- Problem 1:
Below, after a discussion thread, comes a list of entries. Return the stretch of entries from their start through the line that contains "Apartamento à venda", keeping those lines as they are but dropping the picture markers.

- Source text:
§
While on a literal "definition of adult" level, yes, this is correct, let's not pretend that a 22 year old that likely just finished a degree and wants to work for Nintendo making games has a significantly different mentality than a 16 year old that looks forward to earning a degree and then working for Nintendo making games.
That's exactly the word they're not looking for. They don't want to admit that they made poor life choices and paid for them. Once you hit the age of majority you're a functioning adult and you don't get to make excuses anymore. If you make a bad deal then you make a bad deal. The trick is to realize that "bad deals" can be transmuted into good deals with a little spiritual alchemy. In my case I traded roughly a year at Amazon and some Bohemian-style living to make a pile of cash that I'm now pouring into my own business. That option is not for everyone, of course, so in other cases that alchemy simply means trading your time at $SHITCOMPANY for a better job somewhere else. After all: If you have the name of a FAANG on your resume that opens up a lot of doors, right?
TL;DR People really need an education in career development, and clearly they're not getting it.
On whose shoulders does the lack of a good education about labour rights lie on? The individual or the society that values bootstrap-pull-up-ness above all else?
People should be allowed to make mistakes in life, that's how we get innovation and economic growth - experiments are sometimes good and sometimes bad. In a lot of cases these new labour market entrants don't have any comprehension of what working actually means.
§
- Problem 2:
Continue the discussion above about young workers, career choices, and labor rights, starting from the point where it stops.
§
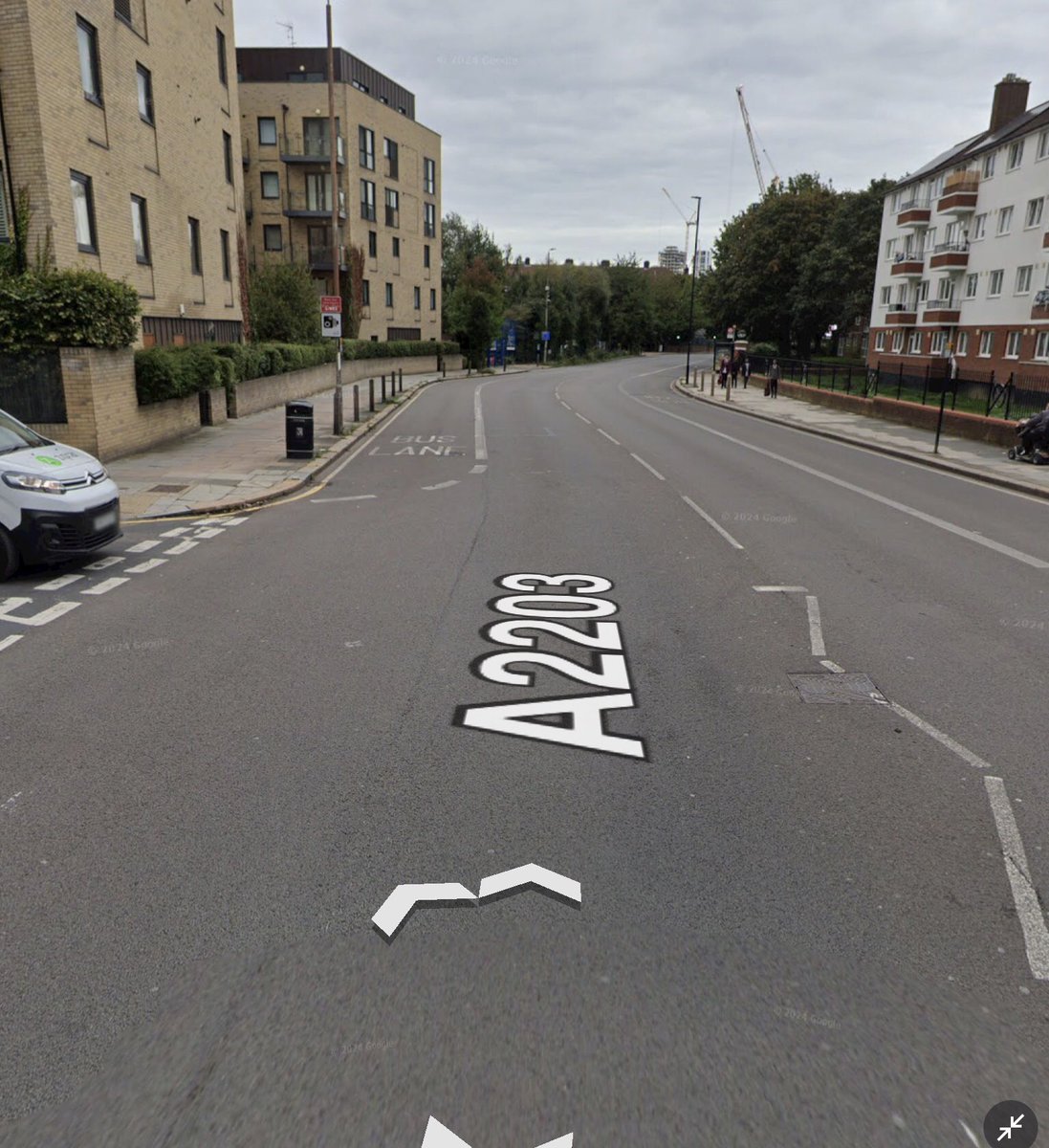 Hrawli's tweet image. If anyone uses this section of Blackwall Lane bus lane regularly, would you be able to do me a favour and confirm if there’s a blue sign at the start of this part.
@Royal_Greenwich seem to think taxis aren’t allowed. 
Thank you
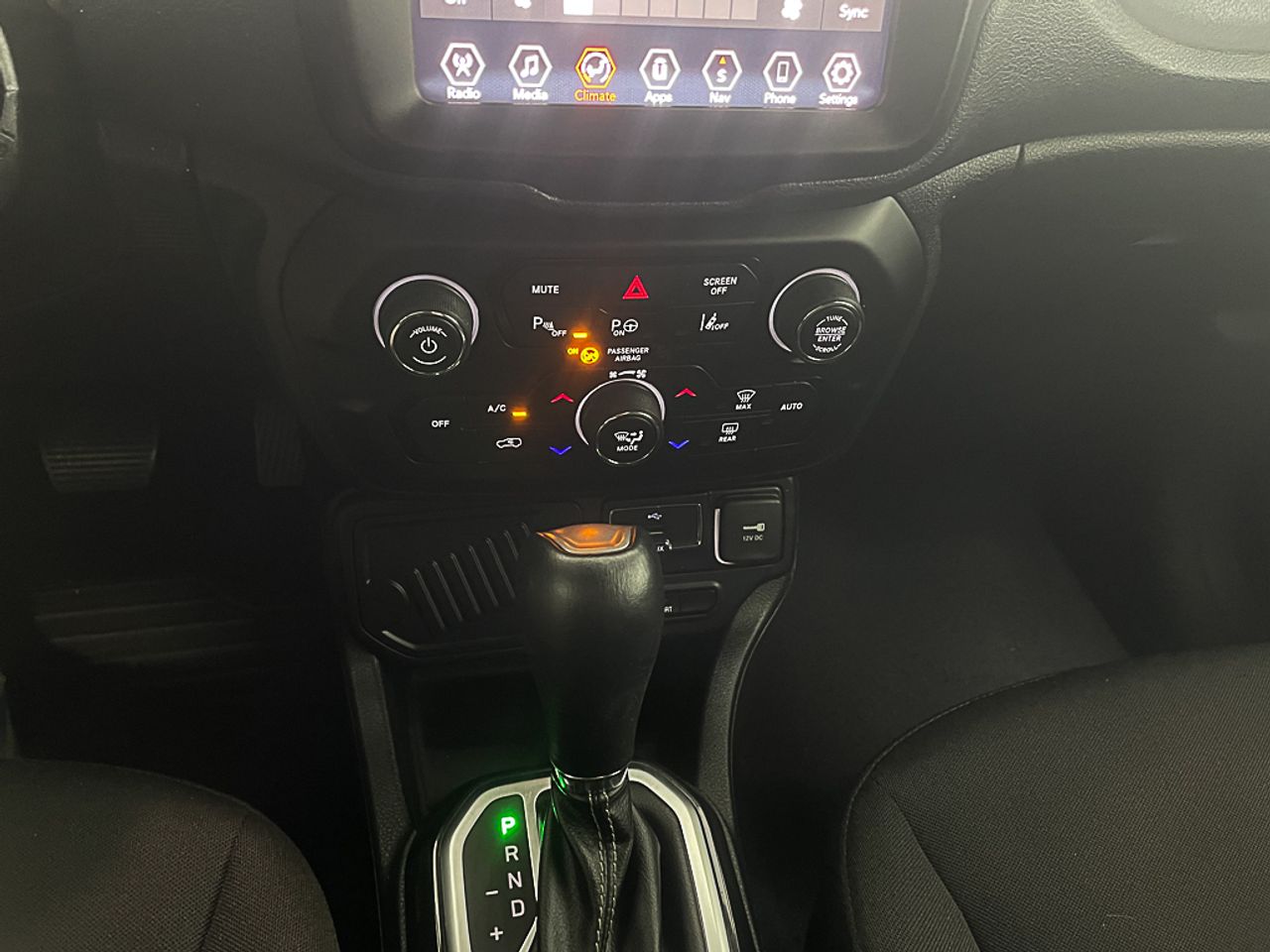 Foto Jeep Renegade 19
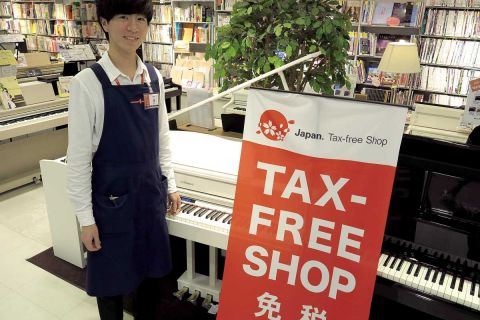 スタッフ写真 通訳 陳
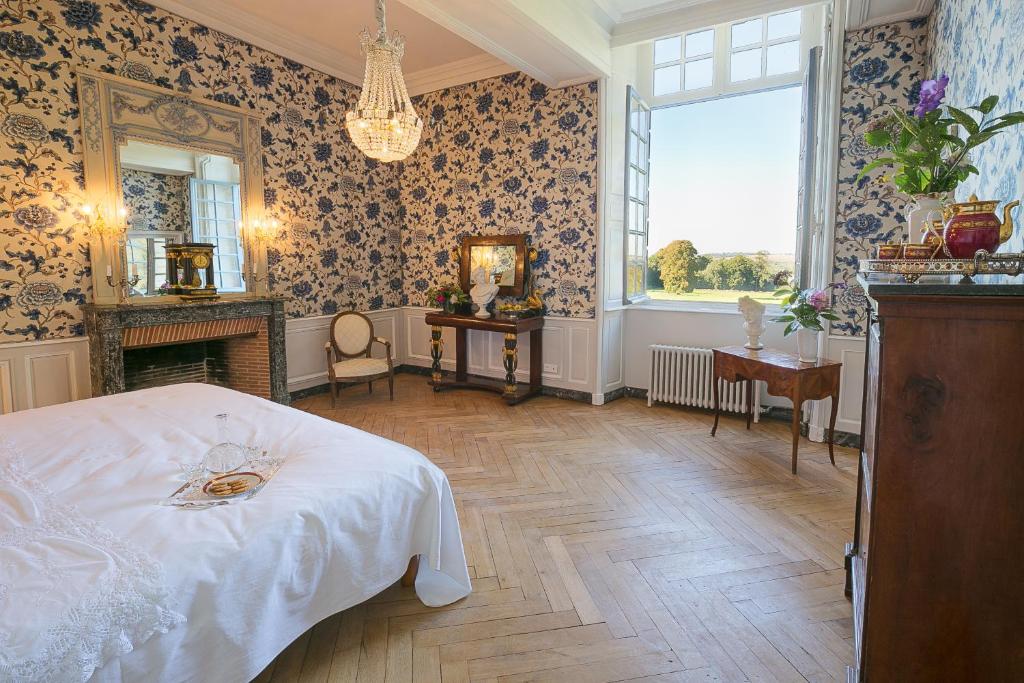 Chateau de Villers-Bocage photo
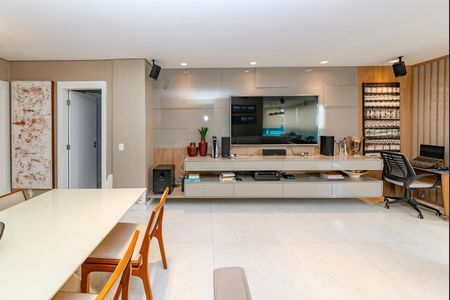 Apartamento à venda com 156m², 4 quartos e 3 vagasSala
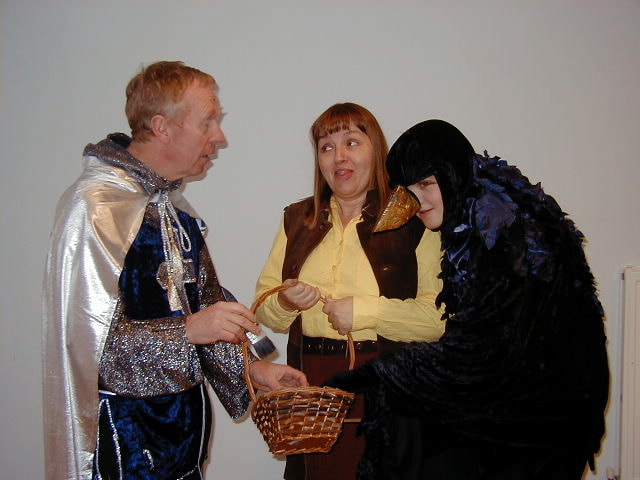 The Thwarting Of Baron Bolligrew, High Tor Players 2004, picture 8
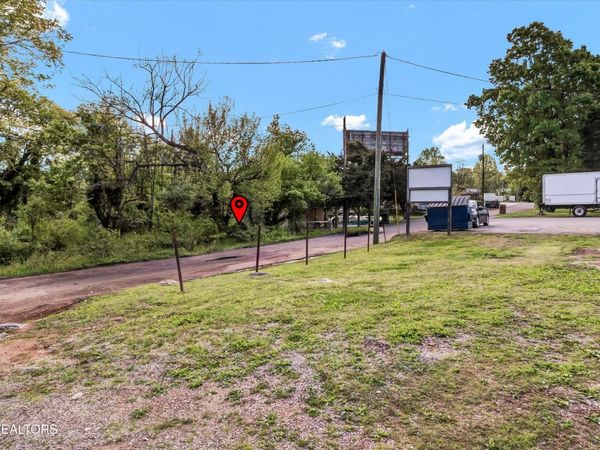 1018 Cedarwood St, Knoxville, TN 37914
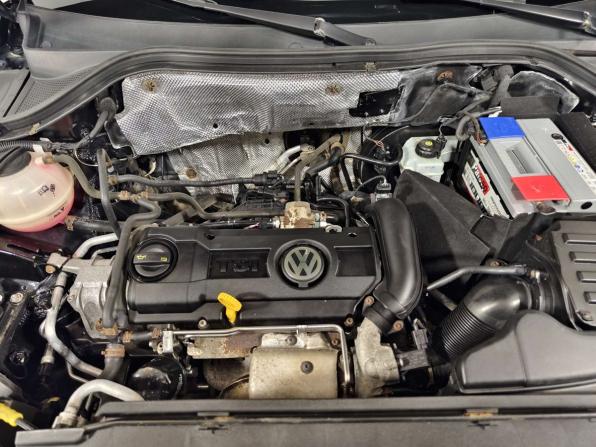 Volkswagen Tiguan I Рестайлинг с пробегом 2013 года, цена 929 000 рублей, 190381 км, внедорожник, Автокод Объявления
§
- Exercise answer 1:
 Hrawli's tweet image. If anyone uses this section of Blackwall Lane bus lane regularly, would you be able to do me a favour and confirm if there’s a blue sign at the start of this part.
@Royal_Greenwich seem to think taxis aren’t allowed. 
Thank you
 Foto Jeep Renegade 19
 スタッフ写真 通訳 陳
 Chateau de Villers-Bocage photo
 Apartamento à venda com 156m², 4 quartos e 3 vagasSala

- Exercise answer 2:
Allowing big powerful corporations to beat up young individuals doesn't benefit society, it entrenches power which tends to lead to corruption.
The example you're offering is working for a year at Amazon and tightening your belt a little - a large portion of Americans make just enough money so that they can fall deeper into debt each year while slowly. I, unlike you, worked for a bit at a video game company and also had to tighten my belt... and I managed to save maybe 13k while not drinking or partying or indulging in any luxuries.
> On whose shoulders does the lack of a good education about labour rights lie on?
Doesn't matter. You only have control over one person: You.
> Allowing big powerful corporations to beat up young individuals doesn't benefit society, it entrenches power which tends to lead to corruption.
No, it really doesn't, but do you have any control over that?
> The example you're offering is working for a year at Amazon and tightening your belt a little - a large portion of Americans make just enough money so that they can fall deeper into debt each year while slowly.
That occurs precisely because "a large portion of Americans" buy McMansions they cannot afford, have families they cannot afford, and otherwise spend well beyond their means. They're trying to have the life their parents and grandparents had and they're trying to have it immediately even though economic conditions do not support that. In short: They made bad decisions.
> I, unlike you, worked for a bit at a video game company and also had to tighten my belt... and I managed to save maybe 13k while not drinking or partying or indulging in any luxuries.
Only? Did you live on your own or with your parents or roommates? Did you have a car or did you use public transportation? And how long is "a bit"?
> Your experience was extremely lucky.
Luck had nothing to do with it. I don't have a wife and kids. I don't own my own home. I sacrificed having that immediately in order to get ahead. Now that things are beginning to work out for me I can explore the possibility of having a family. That wasn't luck... that was planning.
> Doesn't matter. You only have control over one person: You.
That's a good self-reliant attitude, but in practice we are social creatures and we have influence beyond our own bodies. One can consider what one can do alone without interacting with others and what society should do about a deficiency in its constitution (little c) at the same time.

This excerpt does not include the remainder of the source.